Penser l’après David Bowie

Non, je ne suis pas fan de David Robert Jones aka David Bowie.

D’ailleurs qui, parmi ceux qui lui rendent hommage, le sont vraiment ?

J’ai vraiment découvert le personnage quand j’étais adolescent. C’était dans un jeu vidéo dont Bowie assurait la bande son « The Nomad Soul ». On pouvait même le retrouver en concert virtuel. C’était en 1999 je crois, j’avais 14 ou 15 ans et c’était assez merveilleux pour l’époque. Merde c’est déjà « l’époque ».

Hormis ces quelques tubes et featurings connus qui ont fait sa gloire, je ne connais que peu son oeuvre. Je ne suis pas fan de glam, de la mode ou de l’ambiguité sexuelle aujourd’hui très ‘dans l’air du temps’, qui vient en premier quand on résume sa carrière.

Et qui serait bien réductrice pour décrire un pareil personnage.

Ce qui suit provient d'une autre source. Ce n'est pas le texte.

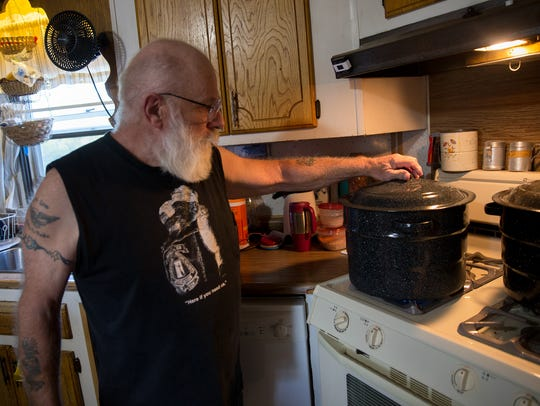 Dusty March boils a pot of water Thursday at his home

Je ne suis pas fan de la musique qui me déroute en générale, et celle de Mr Bowie souvent m’a dérouté.
Je l’ai souvent zappée, je confesse.

Ce dont je suis fan par contre, c’est du côté insatiable de ce genre de créateurs et innovateurs.

De ceux qui savent avec génie mêler pop et musique pointue. Ceux qui font des tubes assez improbables.

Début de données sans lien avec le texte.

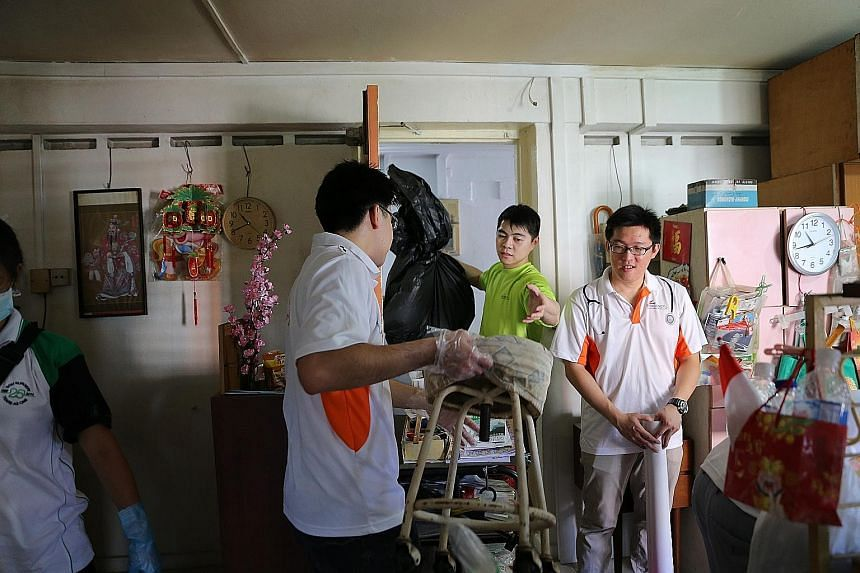 Volunteers moving furniture and trash out of an elderly resident's room to facilitate cleaning. They were part of this year's Project GroomOver, an annual charity drive organised by SGH.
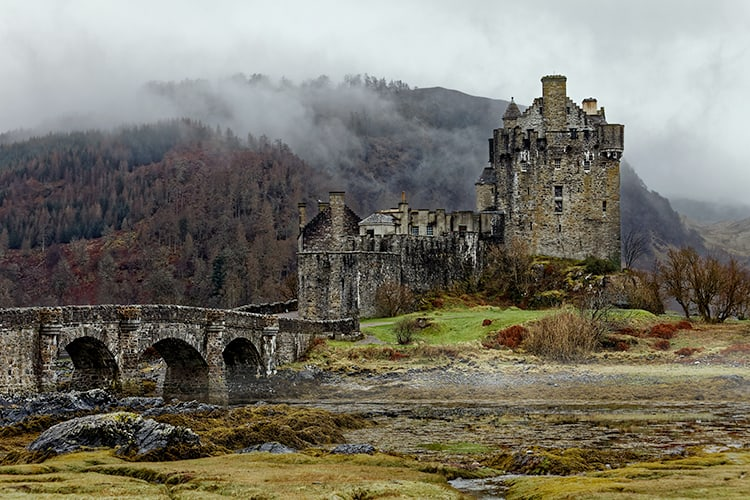 Famous Eilean Donan Castle in Spring misty morning. dark travel and spooky places to visit in Scotland.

De ceux qui bougent les lignes et créent les styles de demain. De ceux qui surtout  n’oublient pas l’émotion dans la musique.

De ceux qui écrivent 26 albums, jouent dans autant de films. Prennent des risques.

De ceux qui ne s’arrêtent pas quand ils pourraient se payer une longue retraite dorée avec leurs royalties.

De ceux qui sortent un album jusqu’au dernier instant.

De ceux là je suis fan.

 

david bowie paradis
Or, à la mort de Bowie, me vient une pensée un peu sordide :

Et si le départ de ce mec, juste après celui d’une légende d’un tout autre style (aka Lemmy de Motörhead) marquait un peu « le début de la fin » ? En tout cas la fin d’un cycle.

De nos jours, la créativité, bien que décuplée par l’essors de la technologie et des réseaux, reste, je trouve, très relative.

Tout le monde fait de la musique.

Tout le monde chante devant sa webcam le tube du moment.

Tout le monde a une jolie voix.

Tout le monde bidouille un beat dans fruityloops et le partage sur Soundcloud.

Il suffit d’appuyer sur une touche d’un clavier pour enclencher une ensemble d’instruments virtuels simulant n’importe quelle bande son de film hollywoodien.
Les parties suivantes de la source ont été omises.